PRZEDSTAWIONE DANE:
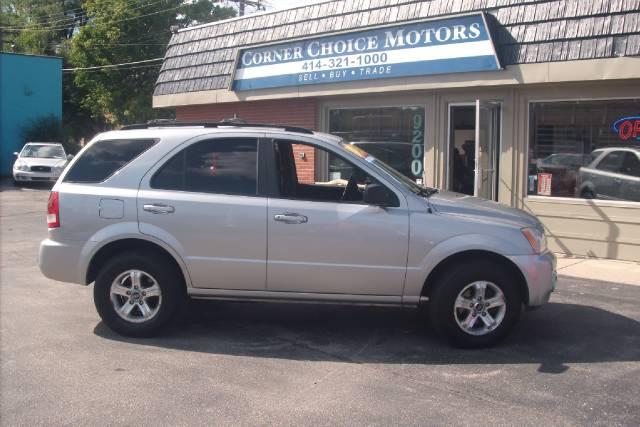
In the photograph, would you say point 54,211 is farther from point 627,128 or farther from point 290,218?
point 627,128

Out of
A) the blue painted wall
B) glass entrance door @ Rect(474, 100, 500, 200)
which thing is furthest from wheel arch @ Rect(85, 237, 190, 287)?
the blue painted wall

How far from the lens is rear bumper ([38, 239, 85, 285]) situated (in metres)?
6.02

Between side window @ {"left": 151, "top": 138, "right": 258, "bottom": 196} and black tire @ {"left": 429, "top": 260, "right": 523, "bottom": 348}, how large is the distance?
6.03 feet

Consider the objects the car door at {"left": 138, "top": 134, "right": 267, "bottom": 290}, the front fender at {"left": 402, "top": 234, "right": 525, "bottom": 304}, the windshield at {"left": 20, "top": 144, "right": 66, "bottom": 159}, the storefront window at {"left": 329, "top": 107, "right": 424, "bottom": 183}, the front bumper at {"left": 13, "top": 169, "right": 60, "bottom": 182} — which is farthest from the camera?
the windshield at {"left": 20, "top": 144, "right": 66, "bottom": 159}

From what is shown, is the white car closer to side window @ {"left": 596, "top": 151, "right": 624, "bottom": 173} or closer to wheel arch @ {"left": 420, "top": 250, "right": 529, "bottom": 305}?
side window @ {"left": 596, "top": 151, "right": 624, "bottom": 173}

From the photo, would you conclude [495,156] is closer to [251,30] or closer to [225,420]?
[251,30]

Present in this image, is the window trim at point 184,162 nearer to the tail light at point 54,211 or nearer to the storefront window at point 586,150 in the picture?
the tail light at point 54,211

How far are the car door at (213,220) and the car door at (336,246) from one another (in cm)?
14

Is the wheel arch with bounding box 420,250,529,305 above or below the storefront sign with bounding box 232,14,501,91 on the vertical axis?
below

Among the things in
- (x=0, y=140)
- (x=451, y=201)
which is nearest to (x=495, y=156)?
(x=451, y=201)

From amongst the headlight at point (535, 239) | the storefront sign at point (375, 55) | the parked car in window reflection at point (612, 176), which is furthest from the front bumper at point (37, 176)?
the headlight at point (535, 239)

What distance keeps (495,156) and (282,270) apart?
6.20 metres

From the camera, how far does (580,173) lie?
10.1 meters

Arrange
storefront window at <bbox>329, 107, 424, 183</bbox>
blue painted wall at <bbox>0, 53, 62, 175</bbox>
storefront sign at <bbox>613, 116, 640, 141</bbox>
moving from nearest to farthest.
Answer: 1. storefront sign at <bbox>613, 116, 640, 141</bbox>
2. storefront window at <bbox>329, 107, 424, 183</bbox>
3. blue painted wall at <bbox>0, 53, 62, 175</bbox>
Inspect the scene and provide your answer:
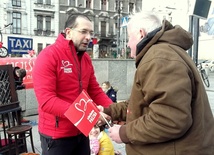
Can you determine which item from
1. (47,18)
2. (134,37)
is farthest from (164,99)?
(47,18)

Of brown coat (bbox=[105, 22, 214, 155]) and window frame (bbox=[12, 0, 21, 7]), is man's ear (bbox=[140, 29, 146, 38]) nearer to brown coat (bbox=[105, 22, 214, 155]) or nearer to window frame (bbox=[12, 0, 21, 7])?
brown coat (bbox=[105, 22, 214, 155])

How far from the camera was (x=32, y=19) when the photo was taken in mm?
41312

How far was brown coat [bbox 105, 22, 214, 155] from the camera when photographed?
4.86 feet

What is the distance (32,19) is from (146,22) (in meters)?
42.1

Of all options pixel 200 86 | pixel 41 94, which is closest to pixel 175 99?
pixel 200 86

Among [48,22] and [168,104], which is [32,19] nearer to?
[48,22]

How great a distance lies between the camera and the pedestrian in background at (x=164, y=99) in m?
→ 1.48

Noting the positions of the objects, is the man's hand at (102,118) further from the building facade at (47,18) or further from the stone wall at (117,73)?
the building facade at (47,18)

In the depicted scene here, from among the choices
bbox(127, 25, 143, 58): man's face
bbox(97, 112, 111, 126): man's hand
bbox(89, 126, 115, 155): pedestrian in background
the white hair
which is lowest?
bbox(89, 126, 115, 155): pedestrian in background

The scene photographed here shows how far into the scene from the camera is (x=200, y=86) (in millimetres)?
1609

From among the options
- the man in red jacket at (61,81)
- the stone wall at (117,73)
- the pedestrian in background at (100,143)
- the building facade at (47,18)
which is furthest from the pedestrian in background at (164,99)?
the building facade at (47,18)

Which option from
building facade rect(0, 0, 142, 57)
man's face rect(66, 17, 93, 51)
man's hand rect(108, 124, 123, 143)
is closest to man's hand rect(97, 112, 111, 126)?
man's hand rect(108, 124, 123, 143)

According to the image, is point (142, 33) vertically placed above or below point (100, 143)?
above

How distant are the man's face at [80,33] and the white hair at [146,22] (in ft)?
2.28
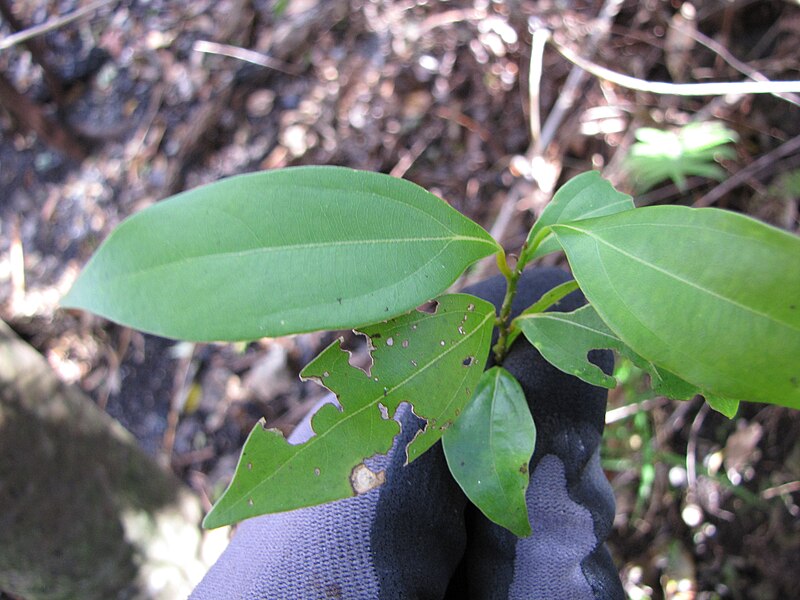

ZADANIE PISEMNE:
Zamień we wszystkich rekordach „wheel arch” na „wheel well” i przepisz je bez innych zmian. Obrazy pomiń.

ROZWIĄZANIE:
In the photograph, would you say point 54,211 is farther from point 627,128 or farther from point 290,218?
point 627,128

Out of
A) the blue painted wall
B) glass entrance door @ Rect(474, 100, 500, 200)
which thing is furthest from wheel well @ Rect(85, 237, 190, 287)?
the blue painted wall

How far from the lens is rear bumper ([38, 239, 85, 285]) situated (in metres)?
6.02

Between side window @ {"left": 151, "top": 138, "right": 258, "bottom": 196} and black tire @ {"left": 429, "top": 260, "right": 523, "bottom": 348}, how large is the distance?
6.03 feet

Consider the objects the car door at {"left": 138, "top": 134, "right": 267, "bottom": 290}, the front fender at {"left": 402, "top": 234, "right": 525, "bottom": 304}, the windshield at {"left": 20, "top": 144, "right": 66, "bottom": 159}, the storefront window at {"left": 329, "top": 107, "right": 424, "bottom": 183}, the front bumper at {"left": 13, "top": 169, "right": 60, "bottom": 182} — which is farthest from the camera?
the windshield at {"left": 20, "top": 144, "right": 66, "bottom": 159}

From what is shown, is the white car closer to side window @ {"left": 596, "top": 151, "right": 624, "bottom": 173} or closer to wheel well @ {"left": 420, "top": 250, "right": 529, "bottom": 305}?
side window @ {"left": 596, "top": 151, "right": 624, "bottom": 173}

From the photo, would you conclude [495,156] is closer to [251,30] or closer to [225,420]?
[251,30]

Present in this image, is the window trim at point 184,162 nearer to the tail light at point 54,211 or nearer to the storefront window at point 586,150 in the picture?
the tail light at point 54,211

How far are the car door at (213,220) and the car door at (336,246) from one another (in cm)?
14

Is the wheel well with bounding box 420,250,529,305 above or below the storefront sign with bounding box 232,14,501,91 on the vertical axis?
below

Among the things in
- (x=0, y=140)
- (x=451, y=201)
which is nearest to (x=495, y=156)?
(x=451, y=201)

From amongst the headlight at point (535, 239) | the storefront sign at point (375, 55) | the parked car in window reflection at point (612, 176), which is furthest from the front bumper at point (37, 176)?
the headlight at point (535, 239)

What distance keeps (495,156) and (282,270) apart?
6.20 metres

From the camera, how far does (580,173) lie?
10.1 meters

Arrange
storefront window at <bbox>329, 107, 424, 183</bbox>
blue painted wall at <bbox>0, 53, 62, 175</bbox>
storefront sign at <bbox>613, 116, 640, 141</bbox>
moving from nearest to farthest.
Answer: 1. storefront sign at <bbox>613, 116, 640, 141</bbox>
2. storefront window at <bbox>329, 107, 424, 183</bbox>
3. blue painted wall at <bbox>0, 53, 62, 175</bbox>
Inspect the scene and provide your answer:
Can you determine which item from
1. (47,18)
2. (134,37)
is farthest from (164,99)?
(47,18)

Of brown coat (bbox=[105, 22, 214, 155]) and window frame (bbox=[12, 0, 21, 7]), is man's ear (bbox=[140, 29, 146, 38]) nearer to brown coat (bbox=[105, 22, 214, 155]) or nearer to window frame (bbox=[12, 0, 21, 7])?
brown coat (bbox=[105, 22, 214, 155])

How far from the camera was (x=32, y=19) when the photo was taken in mm?
41312

How far was brown coat [bbox 105, 22, 214, 155] from the camera when photographed?
4.86 feet

What is the distance (32,19) is from (146,22) (in meters)?
42.1

Of all options pixel 200 86 | pixel 41 94, which is closest to pixel 175 99?
pixel 200 86

Among [48,22] and [168,104], which is [32,19] nearer to?
[48,22]

How great a distance lies between the camera and the pedestrian in background at (x=164, y=99) in m?
→ 1.48

Noting the positions of the objects, is the man's hand at (102,118) further from the building facade at (47,18) or further from the stone wall at (117,73)?
the building facade at (47,18)

In the depicted scene here, from among the choices
bbox(127, 25, 143, 58): man's face
bbox(97, 112, 111, 126): man's hand
bbox(89, 126, 115, 155): pedestrian in background
the white hair
which is lowest?
bbox(89, 126, 115, 155): pedestrian in background

The scene photographed here shows how far into the scene from the camera is (x=200, y=86) (in millimetres)?
1609

From among the options
- the man in red jacket at (61,81)
- the stone wall at (117,73)
- the pedestrian in background at (100,143)
- the building facade at (47,18)
which is furthest from the pedestrian in background at (164,99)?
the building facade at (47,18)

Which option from
building facade rect(0, 0, 142, 57)
man's face rect(66, 17, 93, 51)
man's hand rect(108, 124, 123, 143)
is closest to man's hand rect(97, 112, 111, 126)?
man's hand rect(108, 124, 123, 143)

According to the image, is point (142, 33) vertically placed above or below point (100, 143)?
above

How distant are the man's face at [80,33] and the white hair at [146,22] (in ft)?
2.28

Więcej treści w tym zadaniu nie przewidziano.